Стѣнные часы между тѣмъ пробили девять.
-- Все это отлично,-- сказала тогда Вѣра Львовна,-- но вамъ обѣимъ пора спать, въ особенности Олѣ, которая послѣ продолжительнаго путешествія по такой ужасной погодѣ, какъ сегодня, навѣрное очень утомилась. Завтра, друзья мои, вдоволь наговоритесь о куклахъ и игрушкахъ, а теперь ступайте -- я провожу васъ въ комнату, которая съ сегодняшняго вечера будетъ вашей общей спальней.
Олѣ жаль было уходить; ей такъ нравился разговоръ съ Надей и ея матерью, которая ни въ чемъ не походила на старую тетку, но дѣлать нечего -- пришлось повиноваться. Она вообще и прежде отъ природы всегда отличалась послушаніемъ, теперь же въ особенности противорѣчить находила неудобнымъ и молча, вставъ съ мѣста, послѣдовала за своей новой мамой въ сосѣднюю комнату.
Надя тоже шла вмѣстѣ съ ними, мысленно творя молитву, чтобы ея маленькая подруга не взглянула на шкафъ, черезъ широкое ничѣмъ незавѣшанное стекло котораго былъ отлично видѣнъ царствующій въ немъ хаосъ.
По счастію, горничная поставила лампу не на столъ, а на висѣвшую около этажерку, благодаря чему свѣтъ падалъ въ противоположную сторону и главнымъ образомъ только освѣщалъ двѣ изящныя кровати, покрытыя совершенно одинаковыми бѣлыми одѣялами; въ углу, передъ оправленнымъ въ дорогую серебряную ризу образомъ Спасителя, теплилась лампада, мерцающій огонекъ которой, неизвѣстно почему, произвелъ на Олю особенно хорошее впечатлѣніе. Она очень была рада, когда Вѣра Львовна приказала ей и Надѣ встать передъ этимъ образомъ для вечерней молитвы; чѣмъ дальше, чѣмъ внимательнѣе всматривалась она въ строгій и вмѣстѣ съ тѣмъ полный привлекательности ликъ Спасителя, тѣмъ усерднѣе, горячѣе становилась ея молитва за бѣдныхъ папу и маму, могилки которыхъ теперь были отъ нея такъ далеко; за новыхъ благодѣтелей, за саму себя и даже припомнивъ слова старой Авдотьи: "не забывай тетушку, она все же о тебѣ заботилась" -- положила и за нее нѣсколько земныхъ поклоновъ. Затѣмъ поцѣловавъ Надю и пожелавъ Вѣрѣ Львовнѣ спокойной ночи, принялась раздѣваться, акуратно сложила снятое платье на стулъ и, покрывшись одѣяломъ, начала съ наслажденіемъ жмурить глазки.
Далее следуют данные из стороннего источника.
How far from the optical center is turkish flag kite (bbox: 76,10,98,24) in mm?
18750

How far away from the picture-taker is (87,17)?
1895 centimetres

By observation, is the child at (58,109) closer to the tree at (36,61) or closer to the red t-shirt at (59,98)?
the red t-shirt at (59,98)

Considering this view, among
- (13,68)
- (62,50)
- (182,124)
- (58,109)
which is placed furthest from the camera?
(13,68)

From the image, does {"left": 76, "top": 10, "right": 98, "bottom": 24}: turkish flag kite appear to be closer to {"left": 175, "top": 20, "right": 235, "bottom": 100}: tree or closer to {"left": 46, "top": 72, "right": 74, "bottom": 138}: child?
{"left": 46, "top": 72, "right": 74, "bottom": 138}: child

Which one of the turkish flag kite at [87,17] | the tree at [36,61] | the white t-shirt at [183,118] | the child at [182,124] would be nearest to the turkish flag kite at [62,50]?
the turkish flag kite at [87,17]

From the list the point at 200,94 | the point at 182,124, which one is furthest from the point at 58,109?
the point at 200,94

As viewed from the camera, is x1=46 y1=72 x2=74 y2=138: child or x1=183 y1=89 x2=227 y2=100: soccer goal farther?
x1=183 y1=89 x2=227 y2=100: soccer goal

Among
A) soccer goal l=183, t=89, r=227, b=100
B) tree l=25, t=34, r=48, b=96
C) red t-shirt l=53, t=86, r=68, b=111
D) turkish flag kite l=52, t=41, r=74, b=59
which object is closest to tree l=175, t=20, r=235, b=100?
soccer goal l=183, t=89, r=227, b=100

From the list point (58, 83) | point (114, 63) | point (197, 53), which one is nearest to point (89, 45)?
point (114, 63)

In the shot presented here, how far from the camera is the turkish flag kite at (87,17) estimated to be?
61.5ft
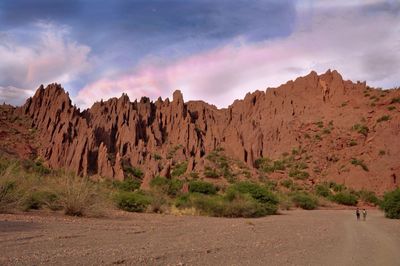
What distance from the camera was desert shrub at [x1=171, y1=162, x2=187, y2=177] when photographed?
8053 cm

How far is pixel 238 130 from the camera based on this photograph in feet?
340

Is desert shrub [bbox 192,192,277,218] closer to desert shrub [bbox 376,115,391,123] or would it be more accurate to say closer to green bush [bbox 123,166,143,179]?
green bush [bbox 123,166,143,179]

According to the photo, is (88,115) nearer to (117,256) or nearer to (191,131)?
(191,131)

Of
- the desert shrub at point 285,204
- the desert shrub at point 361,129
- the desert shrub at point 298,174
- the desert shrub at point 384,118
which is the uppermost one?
the desert shrub at point 384,118

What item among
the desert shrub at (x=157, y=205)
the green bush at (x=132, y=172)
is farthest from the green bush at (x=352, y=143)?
the desert shrub at (x=157, y=205)

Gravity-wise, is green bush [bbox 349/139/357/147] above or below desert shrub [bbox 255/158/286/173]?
above

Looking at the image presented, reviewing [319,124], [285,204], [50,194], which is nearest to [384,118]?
[319,124]

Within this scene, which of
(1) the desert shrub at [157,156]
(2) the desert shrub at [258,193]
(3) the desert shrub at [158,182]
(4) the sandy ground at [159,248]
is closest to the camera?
(4) the sandy ground at [159,248]

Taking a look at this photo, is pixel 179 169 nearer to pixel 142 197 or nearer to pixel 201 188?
pixel 201 188

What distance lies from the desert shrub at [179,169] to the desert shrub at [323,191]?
22.5 meters

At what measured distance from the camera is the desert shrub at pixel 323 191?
71312mm

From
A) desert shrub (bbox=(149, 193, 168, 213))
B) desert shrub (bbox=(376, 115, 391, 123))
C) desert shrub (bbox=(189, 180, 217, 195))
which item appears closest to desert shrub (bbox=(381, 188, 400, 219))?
desert shrub (bbox=(189, 180, 217, 195))

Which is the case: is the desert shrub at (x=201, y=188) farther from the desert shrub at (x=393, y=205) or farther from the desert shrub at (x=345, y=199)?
the desert shrub at (x=345, y=199)

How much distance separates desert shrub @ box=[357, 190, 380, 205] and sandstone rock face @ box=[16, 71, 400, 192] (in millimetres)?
2834
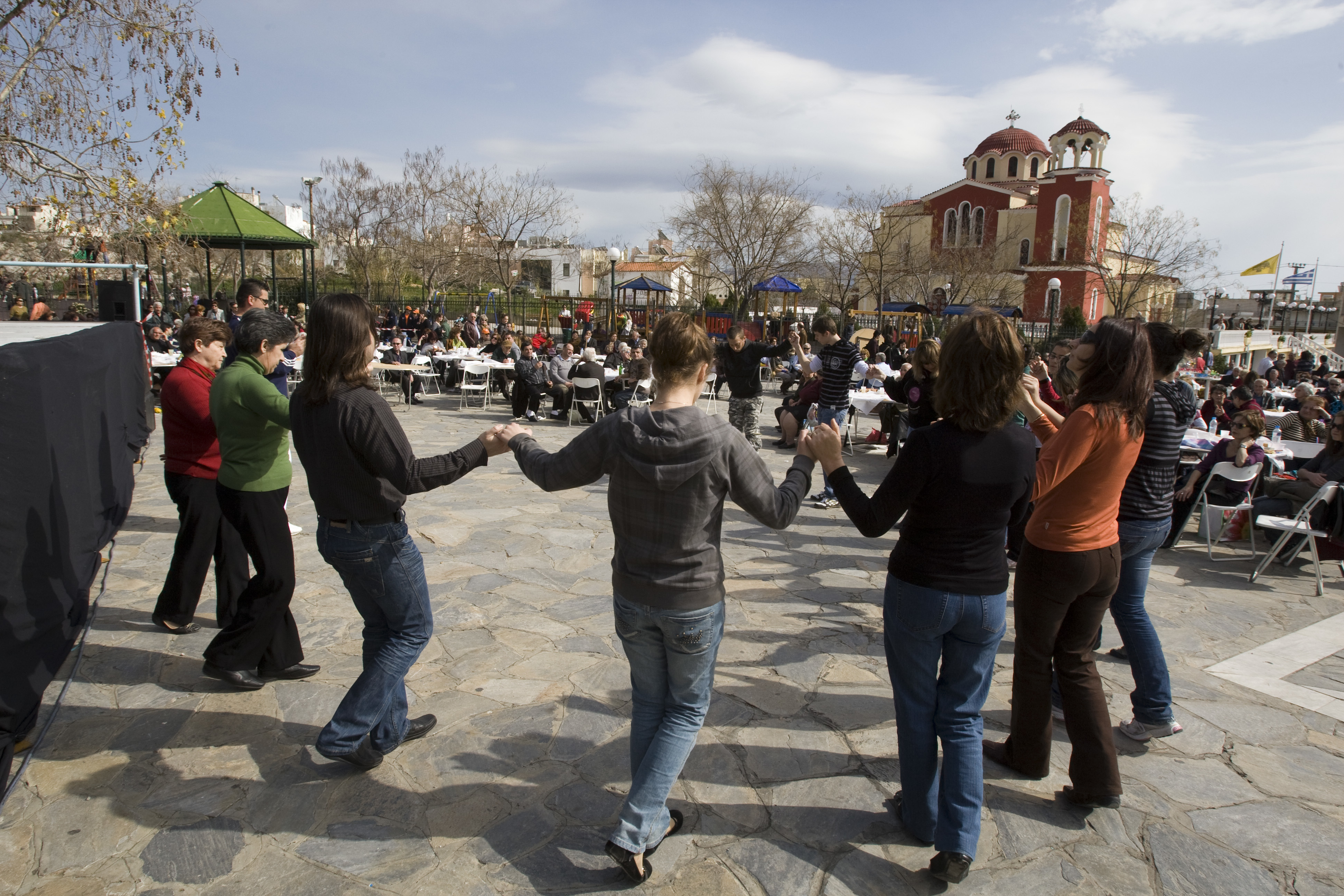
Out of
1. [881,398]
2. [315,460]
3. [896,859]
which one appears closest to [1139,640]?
[896,859]

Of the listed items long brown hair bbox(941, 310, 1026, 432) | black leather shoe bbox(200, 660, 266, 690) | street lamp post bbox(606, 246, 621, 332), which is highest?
street lamp post bbox(606, 246, 621, 332)

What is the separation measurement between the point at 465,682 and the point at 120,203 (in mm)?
9523

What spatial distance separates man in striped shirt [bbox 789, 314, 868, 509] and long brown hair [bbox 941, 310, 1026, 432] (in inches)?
195

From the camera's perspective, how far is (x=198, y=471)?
153 inches

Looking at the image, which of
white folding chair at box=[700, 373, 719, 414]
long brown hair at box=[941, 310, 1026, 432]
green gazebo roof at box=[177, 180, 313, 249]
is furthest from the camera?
green gazebo roof at box=[177, 180, 313, 249]

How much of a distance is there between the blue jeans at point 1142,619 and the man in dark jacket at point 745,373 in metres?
5.09

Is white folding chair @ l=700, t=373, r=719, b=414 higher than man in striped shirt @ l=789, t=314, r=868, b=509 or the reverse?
the reverse

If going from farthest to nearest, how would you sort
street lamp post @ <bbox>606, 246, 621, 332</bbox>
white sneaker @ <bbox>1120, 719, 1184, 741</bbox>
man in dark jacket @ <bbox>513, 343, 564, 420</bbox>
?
1. street lamp post @ <bbox>606, 246, 621, 332</bbox>
2. man in dark jacket @ <bbox>513, 343, 564, 420</bbox>
3. white sneaker @ <bbox>1120, 719, 1184, 741</bbox>

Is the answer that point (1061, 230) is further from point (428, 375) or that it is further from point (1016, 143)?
point (428, 375)

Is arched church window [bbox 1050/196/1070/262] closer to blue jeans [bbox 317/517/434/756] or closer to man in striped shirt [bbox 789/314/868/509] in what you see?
man in striped shirt [bbox 789/314/868/509]

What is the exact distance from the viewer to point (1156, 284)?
29344mm

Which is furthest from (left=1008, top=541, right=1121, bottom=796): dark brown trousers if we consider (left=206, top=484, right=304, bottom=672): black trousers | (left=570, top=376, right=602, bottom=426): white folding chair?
(left=570, top=376, right=602, bottom=426): white folding chair

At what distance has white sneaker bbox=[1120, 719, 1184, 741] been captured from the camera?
10.7 feet

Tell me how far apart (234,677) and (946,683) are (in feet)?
9.56
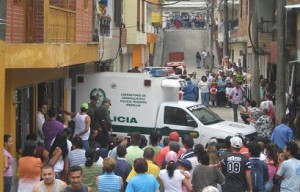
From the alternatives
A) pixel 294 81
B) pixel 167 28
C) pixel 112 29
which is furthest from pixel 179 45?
pixel 294 81

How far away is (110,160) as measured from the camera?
922 cm

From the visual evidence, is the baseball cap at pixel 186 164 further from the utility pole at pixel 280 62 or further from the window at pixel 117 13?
the window at pixel 117 13

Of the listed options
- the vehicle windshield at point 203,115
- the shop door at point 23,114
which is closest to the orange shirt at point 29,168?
the shop door at point 23,114

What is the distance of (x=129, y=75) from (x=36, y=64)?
5937mm

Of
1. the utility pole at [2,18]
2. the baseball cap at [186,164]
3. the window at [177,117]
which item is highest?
the utility pole at [2,18]

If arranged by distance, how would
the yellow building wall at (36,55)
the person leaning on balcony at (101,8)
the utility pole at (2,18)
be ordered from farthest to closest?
1. the person leaning on balcony at (101,8)
2. the yellow building wall at (36,55)
3. the utility pole at (2,18)

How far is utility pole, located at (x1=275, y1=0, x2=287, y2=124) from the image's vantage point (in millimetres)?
19000

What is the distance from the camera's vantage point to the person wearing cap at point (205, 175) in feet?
31.9

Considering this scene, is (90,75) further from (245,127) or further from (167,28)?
(167,28)

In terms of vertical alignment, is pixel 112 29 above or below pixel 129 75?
above

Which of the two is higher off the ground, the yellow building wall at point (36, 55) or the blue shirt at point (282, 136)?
the yellow building wall at point (36, 55)

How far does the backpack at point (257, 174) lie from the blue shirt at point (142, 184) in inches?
81.9

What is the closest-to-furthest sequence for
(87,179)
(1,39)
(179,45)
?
(1,39) → (87,179) → (179,45)

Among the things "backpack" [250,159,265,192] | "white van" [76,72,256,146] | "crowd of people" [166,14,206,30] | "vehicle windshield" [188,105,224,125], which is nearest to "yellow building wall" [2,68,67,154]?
"white van" [76,72,256,146]
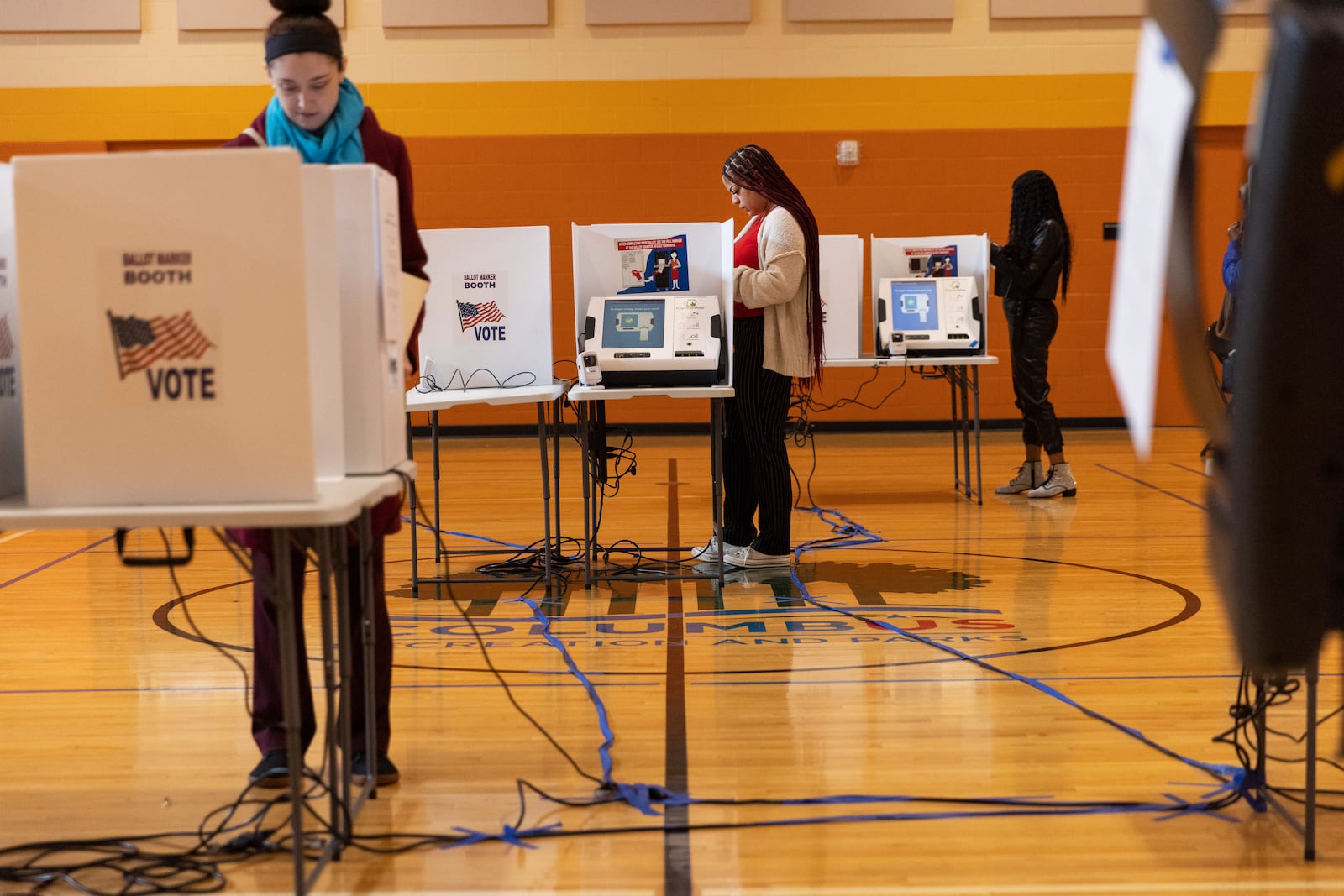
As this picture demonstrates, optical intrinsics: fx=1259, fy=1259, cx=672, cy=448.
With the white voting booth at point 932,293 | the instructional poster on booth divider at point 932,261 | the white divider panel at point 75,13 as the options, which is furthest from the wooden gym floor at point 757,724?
the white divider panel at point 75,13

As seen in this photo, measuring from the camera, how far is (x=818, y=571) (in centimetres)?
455

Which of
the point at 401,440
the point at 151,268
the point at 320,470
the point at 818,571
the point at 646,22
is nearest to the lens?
the point at 151,268

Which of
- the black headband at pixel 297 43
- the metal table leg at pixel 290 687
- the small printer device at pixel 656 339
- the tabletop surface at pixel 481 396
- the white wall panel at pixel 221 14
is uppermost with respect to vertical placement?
the white wall panel at pixel 221 14

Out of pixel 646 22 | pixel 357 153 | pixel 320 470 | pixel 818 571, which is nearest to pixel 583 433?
pixel 818 571

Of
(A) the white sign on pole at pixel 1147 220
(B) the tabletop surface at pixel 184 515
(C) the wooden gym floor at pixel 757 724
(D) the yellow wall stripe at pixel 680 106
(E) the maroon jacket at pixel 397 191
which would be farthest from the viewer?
(D) the yellow wall stripe at pixel 680 106

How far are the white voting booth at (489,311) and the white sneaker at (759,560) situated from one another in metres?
1.00

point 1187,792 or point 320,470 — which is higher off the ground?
point 320,470

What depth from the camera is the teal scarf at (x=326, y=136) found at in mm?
2297

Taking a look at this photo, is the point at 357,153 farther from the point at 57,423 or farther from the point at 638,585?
the point at 638,585

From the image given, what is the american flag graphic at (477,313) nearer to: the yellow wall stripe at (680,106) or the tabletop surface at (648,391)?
the tabletop surface at (648,391)

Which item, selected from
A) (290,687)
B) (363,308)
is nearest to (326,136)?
(363,308)

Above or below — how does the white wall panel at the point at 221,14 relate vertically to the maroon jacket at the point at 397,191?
above

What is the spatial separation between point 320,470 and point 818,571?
9.19 feet

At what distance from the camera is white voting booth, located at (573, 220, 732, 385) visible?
13.7ft
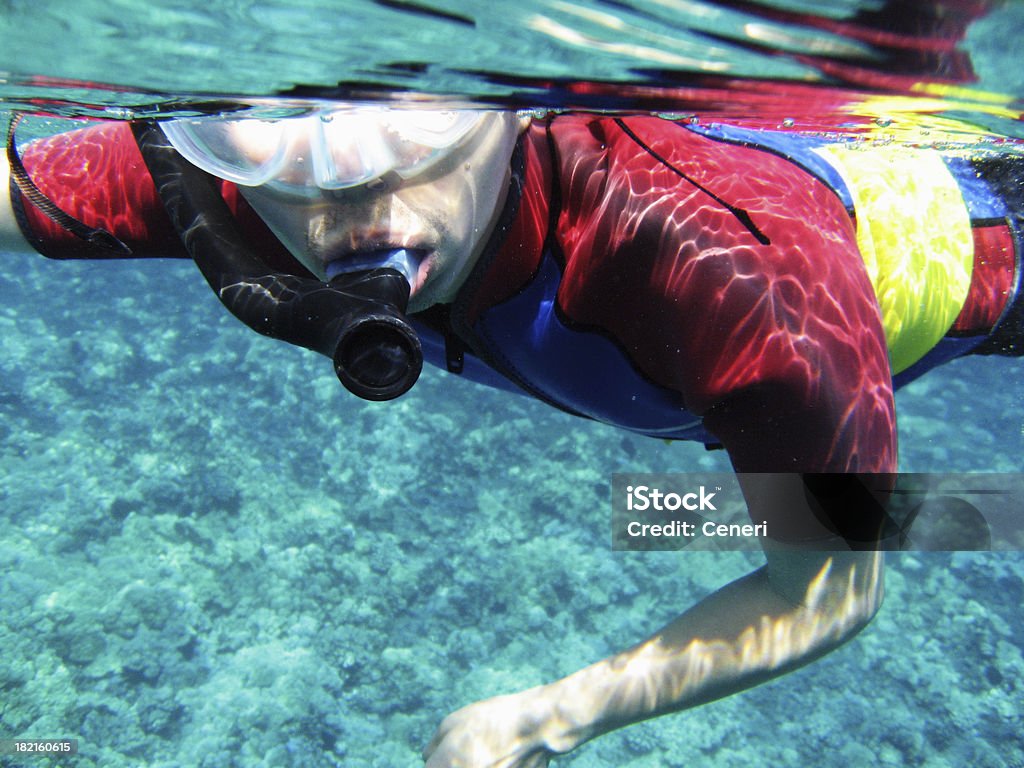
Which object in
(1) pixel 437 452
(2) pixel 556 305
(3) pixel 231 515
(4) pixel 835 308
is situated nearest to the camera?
(4) pixel 835 308

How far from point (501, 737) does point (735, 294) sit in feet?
4.16

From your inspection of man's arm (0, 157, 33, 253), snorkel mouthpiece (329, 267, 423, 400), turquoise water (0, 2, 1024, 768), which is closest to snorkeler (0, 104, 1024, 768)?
snorkel mouthpiece (329, 267, 423, 400)

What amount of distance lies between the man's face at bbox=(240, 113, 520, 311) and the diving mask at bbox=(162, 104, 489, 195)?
2 centimetres

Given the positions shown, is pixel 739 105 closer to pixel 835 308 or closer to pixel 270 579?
pixel 835 308

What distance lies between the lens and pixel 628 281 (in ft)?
5.71

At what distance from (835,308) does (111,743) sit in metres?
6.15

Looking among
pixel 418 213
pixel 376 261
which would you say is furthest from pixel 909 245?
pixel 376 261

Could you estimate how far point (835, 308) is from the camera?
160 centimetres

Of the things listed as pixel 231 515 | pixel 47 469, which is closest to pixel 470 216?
pixel 231 515

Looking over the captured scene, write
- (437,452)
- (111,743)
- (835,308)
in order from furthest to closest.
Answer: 1. (437,452)
2. (111,743)
3. (835,308)

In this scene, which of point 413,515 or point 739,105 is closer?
point 739,105

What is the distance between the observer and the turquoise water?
569 cm

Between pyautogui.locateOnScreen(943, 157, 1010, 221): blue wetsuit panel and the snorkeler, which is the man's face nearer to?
the snorkeler

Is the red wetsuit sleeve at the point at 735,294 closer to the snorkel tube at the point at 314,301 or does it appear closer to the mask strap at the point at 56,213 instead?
the snorkel tube at the point at 314,301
Надя молча слѣдила за каждымъ ея движеніемъ; потомъ знакомъ подозвала къ себѣ маму и проговорила едва слышно:
-- Мамочка, милая, я любуюсь моей новой сестричкою; посмотри, какъ она внимательно обращается со своими вещами! Глядя на нее, мнѣ даже дѣлается стыдно при одной мысли о томъ, какая я до сихъ поръ была неакуратная.
-- Но вѣдь отъ тебя, дружокъ, зависитъ исправиться,-- время еще не ушло.
-- Да, да, я знаю и...
-- И... что же?
-- И ты увидишь, что это будетъ непремѣнно.
Мама вмѣсто отвѣта поцѣловала ее, перекрестила; потомъ, подойдя къ Олѣ, сдѣлала то же самое, и легкою неслышною стопою вышла изъ комнаты.
Кругомъ наступила полнѣйшая тишина. Дѣвочки почти сейчасъ же заснули. Надѣ снились раскиданныя игрушки, которыя она будто бы подбирала съ полу, а онѣ, словно нарочно желая подразнить ее, разбѣгались и разлетались въ разныя стороны, смѣясь и дѣлая гримасы... Олѣ снилась старая тетушка... затѣмъ длинная предлинная дорога, по которой она ѣхала въ домъ Бѣльскихъ, и Ида въ своемъ измятомъ розовомъ капотикѣ.